Page extract:
┌────────

5 Numerical Modeling

The stage-wise tunnel excavation procedure that was adopted in this fault zone includes pre-consolidation grouting, excavation in stages of heading, benching, and supporting. The presence of water inflow added complexity in the excavation, and later, high squeezing occurred. According to Hoek (1999) (in Barla 2000), the use of numerical modeling is highly recommended to analyze the stability of the tunnel under such conditions. Therefore, a finite difference numerical code, FLAC3D, is used to analyze this case, in which the rock mass is assumed a continuum media.

5.1 Model Setup

Because of asymmetric topography near the surface, a complete model with free surface was prepared. The model covers a 76-m–long stretch with a 159-m width across the tunnel and 70–170 m deep valley topography, as shown in Fig. 9. It represents the rock mass from 25 to 101 m upstream of the Adit-2 junction. An Inverted-D shaped tunnel with radius of 2.35 m and bench depth of 2.35 m is modeled, with separate groups of tunnel heading and benching similar to that used during construction of Modi pressure tunnel in the fault zone. Boundary conditions of all sides of the model are fixed along the normal direction, except for the top surface boundary, which is kept free.

└────────

Exercise aim:
Continue the text on modeling the fault-zone tunnel, starting right after its last sentence. The lines that come next have no part in this.

Data:
┌────────

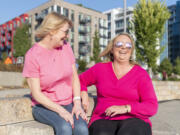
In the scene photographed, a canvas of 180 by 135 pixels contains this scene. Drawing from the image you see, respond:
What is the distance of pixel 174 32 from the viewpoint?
88.8 metres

└────────

Exercise result:
Fig. 9
figure 9

FLAC3D Model

The model includes six different types of rock masses, as listed in Table 5 and shown in Fig. 8. The mechanical and physical properties of the faulted rock mass and grouted rock mass around the tunnel have been estimated with reference to the computations made in Sect. 4. In addition, properties of the rock mass adjacent to the fault have been estimated according to the geological log records made during excavation and laboratory tests of rock samples. From 41 m upstream of Adit-2 junction onwards, the property of 4-m–thick rock mass around the tunnel arch and walls has been changed to grouted rock mass. Computation of the rock mass parameters in Table 5 has been done following equations suggested by Hoek et al. (2002). Only dry density of the rock mass has been assigned, since FLAC3D takes fluid influence into account (Itasca Inc. 2004). Considering the behavior of the very weak rock mass of the fault, the rock mass in the model is assumed as elastic perfectly plastic material satisfying Mohr–Coulomb criterion. It is also assumed that the very weak and faulted rock mass will not dilate, as recommended by Hoek and Brown (1997). On the other hand, appropriate dilatancy angles are assumed for other rock masses adjacent to the fault.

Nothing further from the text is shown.